1. to enjoy, have, hold, claim a d. / the d. of being, having been (also in a negative sense) 2. to get, win, earn, achieve a d. 3. to award a d. 4. a(n) doubtful, dubious, spurious, unique, unusual, unsought; social, academic distinction 5. great, rare, considerable, honourable, real, genuine, clear d. (an artist of [...] distinction; pieces of furniture of distinction; to serve, play, perform with / without [...] distinction; the considerable distinction of panel members; there was real distinction about his performance) 7. a d. for (bravery) 8. quality and d.

 

b) node: distinction - collocate list: between, make, made, no, clear, important, makes, draw, great, making, without, drawn, served, dubious, having, sharp, class, crucial, rare, real

 

Dirk Siepmann


 



[1] For a concise summary of various definitions of 'collocation', see Roberts, R.P., 'Phraseology: The State of the Art', Terminology Update 2 (1993): 4-8.
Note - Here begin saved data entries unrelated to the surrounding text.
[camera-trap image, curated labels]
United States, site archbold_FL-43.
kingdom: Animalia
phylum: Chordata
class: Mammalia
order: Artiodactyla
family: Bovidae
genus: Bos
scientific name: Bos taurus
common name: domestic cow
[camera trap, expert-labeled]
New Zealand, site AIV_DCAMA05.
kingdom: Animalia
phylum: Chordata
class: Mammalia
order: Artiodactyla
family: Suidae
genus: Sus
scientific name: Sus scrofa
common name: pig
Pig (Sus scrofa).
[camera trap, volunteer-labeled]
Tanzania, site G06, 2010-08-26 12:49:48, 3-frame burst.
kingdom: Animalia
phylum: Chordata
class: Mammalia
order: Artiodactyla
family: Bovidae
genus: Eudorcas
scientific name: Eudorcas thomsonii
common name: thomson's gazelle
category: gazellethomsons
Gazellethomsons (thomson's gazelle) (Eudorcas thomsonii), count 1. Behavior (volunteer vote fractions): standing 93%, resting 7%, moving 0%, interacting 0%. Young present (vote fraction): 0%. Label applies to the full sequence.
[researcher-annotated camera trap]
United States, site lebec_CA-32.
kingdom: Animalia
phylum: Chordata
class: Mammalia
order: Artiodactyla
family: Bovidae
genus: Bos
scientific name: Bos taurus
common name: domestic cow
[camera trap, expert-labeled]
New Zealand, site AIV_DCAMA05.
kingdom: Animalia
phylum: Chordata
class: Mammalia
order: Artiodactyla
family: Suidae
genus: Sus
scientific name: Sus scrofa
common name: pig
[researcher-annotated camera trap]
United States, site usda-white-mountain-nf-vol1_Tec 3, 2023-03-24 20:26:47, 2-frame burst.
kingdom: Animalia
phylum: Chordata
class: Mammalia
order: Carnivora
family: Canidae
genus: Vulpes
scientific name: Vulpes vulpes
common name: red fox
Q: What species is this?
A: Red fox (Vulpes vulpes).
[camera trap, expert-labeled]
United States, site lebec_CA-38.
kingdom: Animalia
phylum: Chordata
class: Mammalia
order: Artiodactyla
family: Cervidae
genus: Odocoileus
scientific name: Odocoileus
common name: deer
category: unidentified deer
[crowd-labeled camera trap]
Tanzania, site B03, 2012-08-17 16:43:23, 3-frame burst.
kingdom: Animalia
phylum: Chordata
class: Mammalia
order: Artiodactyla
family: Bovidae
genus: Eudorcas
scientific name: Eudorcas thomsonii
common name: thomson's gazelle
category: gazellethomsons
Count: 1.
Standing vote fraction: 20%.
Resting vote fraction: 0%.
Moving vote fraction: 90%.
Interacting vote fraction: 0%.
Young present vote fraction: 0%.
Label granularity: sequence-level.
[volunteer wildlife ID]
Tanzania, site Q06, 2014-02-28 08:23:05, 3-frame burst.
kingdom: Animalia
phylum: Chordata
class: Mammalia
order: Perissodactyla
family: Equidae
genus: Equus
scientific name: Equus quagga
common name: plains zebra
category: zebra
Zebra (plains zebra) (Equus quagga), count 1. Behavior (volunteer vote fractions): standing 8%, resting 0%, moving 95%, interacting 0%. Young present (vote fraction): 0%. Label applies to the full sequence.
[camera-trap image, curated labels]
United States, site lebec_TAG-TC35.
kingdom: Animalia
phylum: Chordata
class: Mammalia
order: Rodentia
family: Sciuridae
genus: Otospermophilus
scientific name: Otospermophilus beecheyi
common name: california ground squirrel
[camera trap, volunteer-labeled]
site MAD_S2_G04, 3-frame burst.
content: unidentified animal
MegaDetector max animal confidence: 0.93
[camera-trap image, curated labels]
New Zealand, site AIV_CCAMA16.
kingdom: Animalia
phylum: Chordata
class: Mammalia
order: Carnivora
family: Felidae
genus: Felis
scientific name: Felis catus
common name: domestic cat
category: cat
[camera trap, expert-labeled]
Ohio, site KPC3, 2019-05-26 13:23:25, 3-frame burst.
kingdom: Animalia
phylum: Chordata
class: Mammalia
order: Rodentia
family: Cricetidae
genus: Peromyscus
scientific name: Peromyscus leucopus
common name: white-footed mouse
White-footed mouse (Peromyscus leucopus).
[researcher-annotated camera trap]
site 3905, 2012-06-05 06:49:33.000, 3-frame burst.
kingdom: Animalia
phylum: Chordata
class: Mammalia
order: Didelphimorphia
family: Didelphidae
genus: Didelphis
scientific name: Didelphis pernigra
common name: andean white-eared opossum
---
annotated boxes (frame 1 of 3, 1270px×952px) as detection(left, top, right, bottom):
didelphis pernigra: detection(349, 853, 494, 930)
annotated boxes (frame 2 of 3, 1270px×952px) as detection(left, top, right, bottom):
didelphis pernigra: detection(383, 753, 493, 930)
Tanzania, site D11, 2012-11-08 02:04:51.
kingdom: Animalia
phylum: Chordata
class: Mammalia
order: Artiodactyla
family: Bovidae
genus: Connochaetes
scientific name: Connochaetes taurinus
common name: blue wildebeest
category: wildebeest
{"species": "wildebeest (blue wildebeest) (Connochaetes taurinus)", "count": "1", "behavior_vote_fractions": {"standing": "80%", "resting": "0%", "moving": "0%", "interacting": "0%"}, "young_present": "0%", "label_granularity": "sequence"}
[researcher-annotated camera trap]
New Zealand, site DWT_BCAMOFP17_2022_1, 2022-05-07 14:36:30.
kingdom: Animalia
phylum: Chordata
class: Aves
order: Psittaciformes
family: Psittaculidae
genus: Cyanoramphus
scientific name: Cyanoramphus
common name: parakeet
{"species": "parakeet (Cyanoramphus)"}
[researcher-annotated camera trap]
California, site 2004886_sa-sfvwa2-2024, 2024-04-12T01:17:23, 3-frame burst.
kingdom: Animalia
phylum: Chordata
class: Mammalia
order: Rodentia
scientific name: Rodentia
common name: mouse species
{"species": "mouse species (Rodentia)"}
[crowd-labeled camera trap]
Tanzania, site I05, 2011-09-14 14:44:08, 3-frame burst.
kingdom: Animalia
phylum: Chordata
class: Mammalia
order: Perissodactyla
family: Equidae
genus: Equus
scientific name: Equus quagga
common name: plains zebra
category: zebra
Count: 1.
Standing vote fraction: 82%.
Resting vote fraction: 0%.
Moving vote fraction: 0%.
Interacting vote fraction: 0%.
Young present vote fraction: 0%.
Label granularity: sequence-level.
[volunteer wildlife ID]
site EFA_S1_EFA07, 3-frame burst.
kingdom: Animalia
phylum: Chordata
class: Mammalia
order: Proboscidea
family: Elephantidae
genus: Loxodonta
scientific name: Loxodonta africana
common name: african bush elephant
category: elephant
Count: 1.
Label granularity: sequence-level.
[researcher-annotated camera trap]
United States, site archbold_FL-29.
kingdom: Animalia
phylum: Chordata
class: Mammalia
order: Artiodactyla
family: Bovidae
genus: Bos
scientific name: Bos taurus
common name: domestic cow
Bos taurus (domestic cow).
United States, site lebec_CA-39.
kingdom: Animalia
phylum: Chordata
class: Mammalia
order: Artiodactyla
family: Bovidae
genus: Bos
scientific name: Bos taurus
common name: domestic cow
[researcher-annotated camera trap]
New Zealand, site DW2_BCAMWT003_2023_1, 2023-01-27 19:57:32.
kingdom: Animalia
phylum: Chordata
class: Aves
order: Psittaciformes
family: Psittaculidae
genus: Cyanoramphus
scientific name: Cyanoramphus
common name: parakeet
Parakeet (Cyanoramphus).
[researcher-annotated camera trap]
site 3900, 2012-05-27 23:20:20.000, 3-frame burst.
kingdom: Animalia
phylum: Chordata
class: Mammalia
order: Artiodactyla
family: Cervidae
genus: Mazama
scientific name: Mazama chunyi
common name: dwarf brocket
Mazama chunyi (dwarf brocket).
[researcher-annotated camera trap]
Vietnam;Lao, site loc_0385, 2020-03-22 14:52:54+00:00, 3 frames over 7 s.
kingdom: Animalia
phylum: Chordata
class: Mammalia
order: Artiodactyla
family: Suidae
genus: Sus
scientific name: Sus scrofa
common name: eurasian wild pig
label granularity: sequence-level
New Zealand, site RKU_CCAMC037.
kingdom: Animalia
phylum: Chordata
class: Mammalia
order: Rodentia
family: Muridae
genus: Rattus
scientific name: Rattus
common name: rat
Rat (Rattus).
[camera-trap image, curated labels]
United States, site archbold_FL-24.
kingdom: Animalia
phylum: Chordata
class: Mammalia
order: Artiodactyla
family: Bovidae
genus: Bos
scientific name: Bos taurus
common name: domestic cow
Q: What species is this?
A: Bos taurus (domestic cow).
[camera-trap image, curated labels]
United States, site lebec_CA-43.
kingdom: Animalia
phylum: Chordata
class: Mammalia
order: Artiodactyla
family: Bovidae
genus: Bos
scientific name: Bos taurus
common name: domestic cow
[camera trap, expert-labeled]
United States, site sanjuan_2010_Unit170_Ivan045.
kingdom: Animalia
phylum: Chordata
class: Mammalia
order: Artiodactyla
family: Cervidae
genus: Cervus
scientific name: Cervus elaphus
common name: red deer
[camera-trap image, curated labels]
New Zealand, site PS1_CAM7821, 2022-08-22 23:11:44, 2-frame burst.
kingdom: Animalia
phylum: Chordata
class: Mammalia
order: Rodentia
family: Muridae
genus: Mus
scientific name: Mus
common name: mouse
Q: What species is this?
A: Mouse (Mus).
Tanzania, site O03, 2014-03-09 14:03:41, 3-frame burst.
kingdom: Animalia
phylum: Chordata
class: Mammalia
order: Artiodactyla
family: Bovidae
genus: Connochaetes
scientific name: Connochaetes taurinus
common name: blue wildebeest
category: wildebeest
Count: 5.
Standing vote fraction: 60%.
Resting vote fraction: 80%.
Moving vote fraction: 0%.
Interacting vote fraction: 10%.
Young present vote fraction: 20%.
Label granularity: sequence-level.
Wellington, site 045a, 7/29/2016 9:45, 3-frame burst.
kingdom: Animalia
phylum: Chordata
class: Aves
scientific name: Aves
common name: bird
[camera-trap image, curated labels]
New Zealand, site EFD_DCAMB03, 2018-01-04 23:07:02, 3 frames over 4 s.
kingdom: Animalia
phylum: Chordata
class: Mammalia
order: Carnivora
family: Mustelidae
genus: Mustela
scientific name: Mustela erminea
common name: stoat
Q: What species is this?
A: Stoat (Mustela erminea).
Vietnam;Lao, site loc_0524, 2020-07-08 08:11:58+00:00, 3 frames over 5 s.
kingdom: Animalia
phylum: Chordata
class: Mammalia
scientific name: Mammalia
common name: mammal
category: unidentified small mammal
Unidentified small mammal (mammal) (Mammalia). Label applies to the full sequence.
[2] F. J. Hausmann ('Wortschatzlernen ist Kollokationslernen. Zum Lehren und Lernen französischer Wortverbindungen', Praxis des neusprachlichen Unterrichts 4 [1984]: 395-406) calls these 'Ko-Kreationen' and rightly distinguishes them from collocations. 'Ko-Kreationen', he argues, pose no major problems for the learner.

[3] While this might still be defensible with regard to some entries on the ground that a collocation occurs more frequently in one tense rather than another (e.g. disaster struck), it is clearly unacceptable in such cases as distinction + make / making / made.

[4] See, for example, Smadja, F., McKeown, K. and Hatzivassiloglou, V., 'Translating Collocations for Bilingual Lexicons: A Statistical Approach.' Computational Linguistics 1 (1996): 1-38.